* **TASK BRIEF**: Which of the lines below contain the word "balcony", with case counting? Report each of those lines in full.

* **INPUT DATA**:
"""

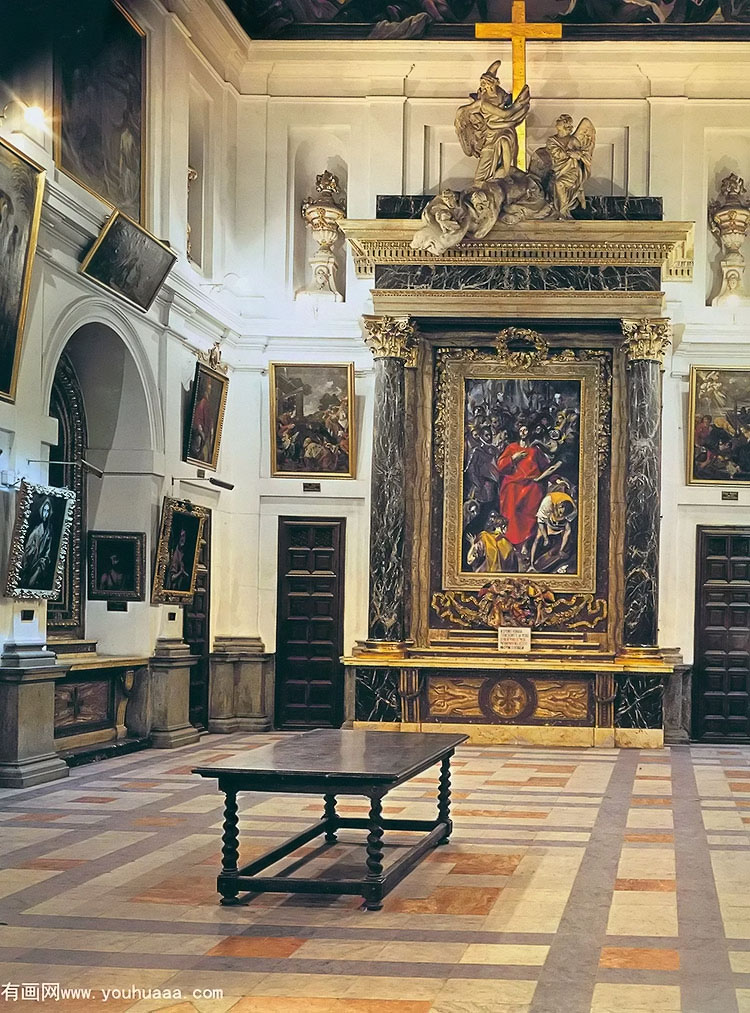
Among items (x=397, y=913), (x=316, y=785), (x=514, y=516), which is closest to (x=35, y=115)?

"""
"""

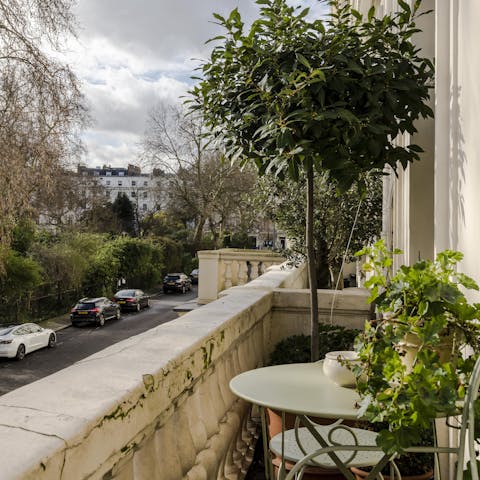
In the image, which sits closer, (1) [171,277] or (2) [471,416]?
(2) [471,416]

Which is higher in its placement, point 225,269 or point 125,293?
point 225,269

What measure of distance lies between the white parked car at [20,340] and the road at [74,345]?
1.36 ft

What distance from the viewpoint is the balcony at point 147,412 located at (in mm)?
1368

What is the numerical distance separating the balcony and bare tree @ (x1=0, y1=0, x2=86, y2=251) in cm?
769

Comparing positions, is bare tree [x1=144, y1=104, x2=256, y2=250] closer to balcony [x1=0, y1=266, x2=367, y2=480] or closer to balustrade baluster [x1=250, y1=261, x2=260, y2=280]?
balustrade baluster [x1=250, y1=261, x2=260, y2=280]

"""

* **RESPONSE FOR THIS EXERCISE**:
What distance from the viewpoint is the balcony at point 147,412 located at (in mm)?
What is the numerical distance separating the balcony and bare tree @ (x1=0, y1=0, x2=86, y2=251) in cm?
Comparing positions, is bare tree [x1=144, y1=104, x2=256, y2=250] closer to balcony [x1=0, y1=266, x2=367, y2=480] or closer to balustrade baluster [x1=250, y1=261, x2=260, y2=280]?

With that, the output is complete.